§ STATED GOAL 1
Reproduce the entries below verbatim, starting at the line containing "Looking at the" and continuing through the last of the entries.
-- Begin SOURCE EXTRACT --
Question

For a reaction A + 2B → Products, when concentration of B alone is increased half life remains the same. If concentration of A alone is doubled, rate remains the same. The unit of rate constant for the reaction is

• A. S^-1
• B. L mol^-1 S^-1
• C. mol L^-1 S^-1
• D. atm^-1

Answer 1

The Correct Option is A

1. Determine the rate law based on the given information
The general rate law for the reaction A + 2B → Products can be written as:

Rate = k[A]^m[B]ⁿ

where:
- k is the rate constant
- m is the order with respect to A
- n is the order with respect to B

We are given two pieces of information:

1. When the concentration of B alone is increased, the half-life remains the same. This indicates that the reaction is first order with respect to B. Thus, n = 1.
2. If the concentration of A alone is doubled, the rate remains the same. This indicates that the reaction is zero order with respect to A. Thus, m = 0.

Therefore, the rate law is:

Rate = k[A]⁰[B]¹ = k[B]

2. Determine the units of the rate constant
Since Rate = k[B], we can write k = Rate/[B]

- The units of rate are typically mol L^-1 s^-1
- The units of concentration ([B]) are mol L^-1

Therefore, the units of k are:

k = (mol L^-1 s^-1) / (mol L^-1) = s^-1

Final Answer:
(A) s^-1

Answer 2

The reaction is of the form: \(A + 2B → Products\).

When the concentration of B is increased, and the half-life remains the same, it indicates that the reaction is zero-order with respect to B. This is because in a zero-order reaction, the rate is independent of the concentration of B.

When the concentration of A is doubled and the rate remains the same, it suggests that the reaction is also zero-order with respect to A, because in a zero-order reaction, the rate is independent of the concentration of the reactant.

For a zero-order reaction, the unit of the rate constant (k) is \(S^{-1}\).

The correct answer is (A) : \(S^{-1}.\)
-- End SOURCE EXTRACT --
-- Begin DATA EXCERPTS --
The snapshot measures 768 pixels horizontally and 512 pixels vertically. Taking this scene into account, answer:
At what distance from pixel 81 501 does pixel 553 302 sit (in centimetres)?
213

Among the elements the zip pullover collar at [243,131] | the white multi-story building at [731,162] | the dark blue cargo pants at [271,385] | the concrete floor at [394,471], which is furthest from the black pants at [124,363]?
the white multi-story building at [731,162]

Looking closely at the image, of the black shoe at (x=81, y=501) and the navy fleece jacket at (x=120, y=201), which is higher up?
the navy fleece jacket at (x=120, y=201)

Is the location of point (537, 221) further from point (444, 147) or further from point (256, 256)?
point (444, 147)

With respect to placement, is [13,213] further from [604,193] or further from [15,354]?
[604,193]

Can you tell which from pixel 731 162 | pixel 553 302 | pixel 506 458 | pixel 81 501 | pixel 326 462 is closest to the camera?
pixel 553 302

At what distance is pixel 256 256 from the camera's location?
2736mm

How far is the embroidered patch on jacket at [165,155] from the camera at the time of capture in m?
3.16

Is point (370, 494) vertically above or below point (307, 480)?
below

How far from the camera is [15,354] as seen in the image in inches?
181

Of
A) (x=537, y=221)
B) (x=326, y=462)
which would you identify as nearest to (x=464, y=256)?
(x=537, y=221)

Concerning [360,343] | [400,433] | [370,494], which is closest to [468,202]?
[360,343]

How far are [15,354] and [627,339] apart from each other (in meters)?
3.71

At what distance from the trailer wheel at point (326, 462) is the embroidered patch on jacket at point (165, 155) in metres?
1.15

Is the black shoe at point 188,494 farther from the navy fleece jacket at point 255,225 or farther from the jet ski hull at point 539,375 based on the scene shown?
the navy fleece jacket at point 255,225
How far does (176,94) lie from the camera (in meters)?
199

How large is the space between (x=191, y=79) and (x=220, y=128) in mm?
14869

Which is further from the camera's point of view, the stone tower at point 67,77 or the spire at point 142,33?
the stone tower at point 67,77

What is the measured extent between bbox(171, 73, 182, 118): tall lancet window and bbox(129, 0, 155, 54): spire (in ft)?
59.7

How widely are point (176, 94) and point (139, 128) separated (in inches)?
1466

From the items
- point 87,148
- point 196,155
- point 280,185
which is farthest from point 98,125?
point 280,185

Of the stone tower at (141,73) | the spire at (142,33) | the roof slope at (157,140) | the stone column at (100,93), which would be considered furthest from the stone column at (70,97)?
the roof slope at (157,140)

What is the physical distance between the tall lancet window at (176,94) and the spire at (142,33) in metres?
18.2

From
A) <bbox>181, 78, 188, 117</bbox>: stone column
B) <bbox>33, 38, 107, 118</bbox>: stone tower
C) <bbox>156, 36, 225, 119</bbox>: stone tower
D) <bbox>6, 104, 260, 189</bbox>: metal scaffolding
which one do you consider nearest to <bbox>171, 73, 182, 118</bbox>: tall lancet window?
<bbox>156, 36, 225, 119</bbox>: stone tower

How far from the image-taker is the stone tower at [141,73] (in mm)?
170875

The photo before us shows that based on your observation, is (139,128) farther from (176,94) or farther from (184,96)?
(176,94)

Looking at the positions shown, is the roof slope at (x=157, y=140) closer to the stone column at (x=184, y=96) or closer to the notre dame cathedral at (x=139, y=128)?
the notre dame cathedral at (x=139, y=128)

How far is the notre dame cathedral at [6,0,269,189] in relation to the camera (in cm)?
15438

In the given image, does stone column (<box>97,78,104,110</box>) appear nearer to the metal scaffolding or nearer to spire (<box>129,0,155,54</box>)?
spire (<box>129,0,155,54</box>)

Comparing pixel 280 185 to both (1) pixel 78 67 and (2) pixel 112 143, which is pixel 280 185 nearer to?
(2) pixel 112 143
-- End DATA EXCERPTS --
§ STATED GOAL 2
Answer these about the reaction-rate thread:
(a) In the first answer, what order with respect to B is assigned?
(b) What units for rate does the first answer give as typical?
(c) In the second answer, what order with respect to B is assigned?

§ FINAL ANSWER 1
Looking at the positions shown, is the roof slope at (x=157, y=140) closer to the stone column at (x=184, y=96) or closer to the notre dame cathedral at (x=139, y=128)?
the notre dame cathedral at (x=139, y=128)

How far is the notre dame cathedral at [6,0,269,189] in relation to the camera (in cm)?
15438

In the given image, does stone column (<box>97,78,104,110</box>) appear nearer to the metal scaffolding or nearer to spire (<box>129,0,155,54</box>)?
spire (<box>129,0,155,54</box>)

Comparing pixel 280 185 to both (1) pixel 78 67 and (2) pixel 112 143, which is pixel 280 185 nearer to?
(2) pixel 112 143

§ FINAL ANSWER 2
(a) First order (n = 1)
(b) mol L^-1 s^-1
(c) Zero order